Chris Mackie introduced the Alliance, and discussed the learnings from ALISS:
The Alliance is a third sector intermediary organisation which has a membership over three thousand organisations and individuals. ALISS stands for A Local Information System for Scotland, and it’s been around for about 11 years.
ALISS is different in that information is provided by organisations, or individuals from organisations, and we encourage people to take control of their own information and to ensure that it’s kept up to date. We have services listed from anything from the big national charities right down to lunch clubs and food banks. At the last time of counting, we had well over 5000 of these resources listed within the ALISS database – so when we say it’s local it is, but it’s also national as there are organisations that will reach right across the country. But of course, there will be others who are very much a local resource.
Data quality is very much a challenge for us. We have ongoing work to encourage people to take control of their own information and so ensure that its kept up to date. We are interested in the Open Referral standard to help with this, and we’re also interested in open data to ensure that the good work of ALISS is utilised to the best it can be. We have a partnership with NHS 24 which lets them pull service data from ALISS, and we are interested in partnerships. We’re just embarking on a new three-year strategy which includes increasing the amount of data that’s available on ALISS. We want more people to get involved in this project so that it is a valuable information resource in Scotland.
In the second half of the event, we went on to show the prototype of the Open Referral platform.
This first screenshot shows the search page for services on the platform. As well as standardised search terms, there is a playlist section where your saved services, i.e., those you may utilise more, are displayed.

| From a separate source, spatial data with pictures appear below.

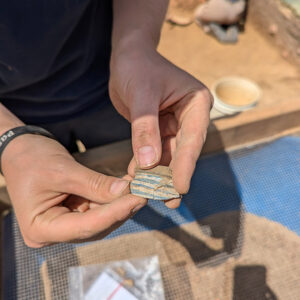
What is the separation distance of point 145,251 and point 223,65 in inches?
87.4

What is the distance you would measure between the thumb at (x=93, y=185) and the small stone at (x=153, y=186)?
5 centimetres

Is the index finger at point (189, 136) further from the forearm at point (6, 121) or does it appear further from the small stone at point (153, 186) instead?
the forearm at point (6, 121)

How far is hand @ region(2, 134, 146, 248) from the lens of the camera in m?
0.92

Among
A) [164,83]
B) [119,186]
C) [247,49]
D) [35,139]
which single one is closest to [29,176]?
[35,139]

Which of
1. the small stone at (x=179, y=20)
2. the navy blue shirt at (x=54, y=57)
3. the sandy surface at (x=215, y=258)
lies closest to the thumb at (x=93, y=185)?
the navy blue shirt at (x=54, y=57)

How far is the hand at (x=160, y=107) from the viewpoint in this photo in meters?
0.98

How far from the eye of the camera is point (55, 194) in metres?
1.01

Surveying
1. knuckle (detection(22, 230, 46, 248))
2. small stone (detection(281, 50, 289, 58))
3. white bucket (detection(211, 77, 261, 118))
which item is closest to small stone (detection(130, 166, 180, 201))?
knuckle (detection(22, 230, 46, 248))

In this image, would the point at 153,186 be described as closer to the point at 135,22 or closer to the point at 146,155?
the point at 146,155

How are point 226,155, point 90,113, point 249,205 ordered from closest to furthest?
1. point 90,113
2. point 249,205
3. point 226,155

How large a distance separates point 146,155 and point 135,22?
2.23 feet

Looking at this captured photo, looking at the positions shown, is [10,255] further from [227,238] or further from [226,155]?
[226,155]

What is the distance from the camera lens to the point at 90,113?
1.50m

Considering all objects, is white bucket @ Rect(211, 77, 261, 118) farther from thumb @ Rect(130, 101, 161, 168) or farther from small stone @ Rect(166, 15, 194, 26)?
small stone @ Rect(166, 15, 194, 26)
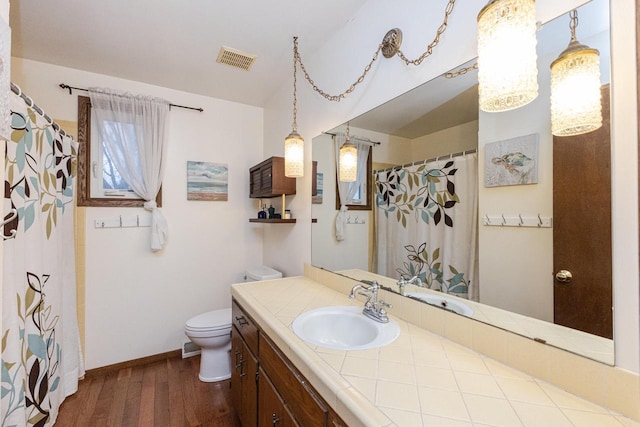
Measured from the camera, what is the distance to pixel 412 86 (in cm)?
131

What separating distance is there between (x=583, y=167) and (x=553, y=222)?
17 centimetres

The second screenshot showcases how a specific service is displayed. As well as displaying the service information, the page shows the location and availability of the service, and other services that organisation may offer. If any of this information was sensitive, it could be easily hidden.
The final section of the event included some audience participation. We were able to validate the findings from our initial research; focused on the main issues with and opportunities for referrals.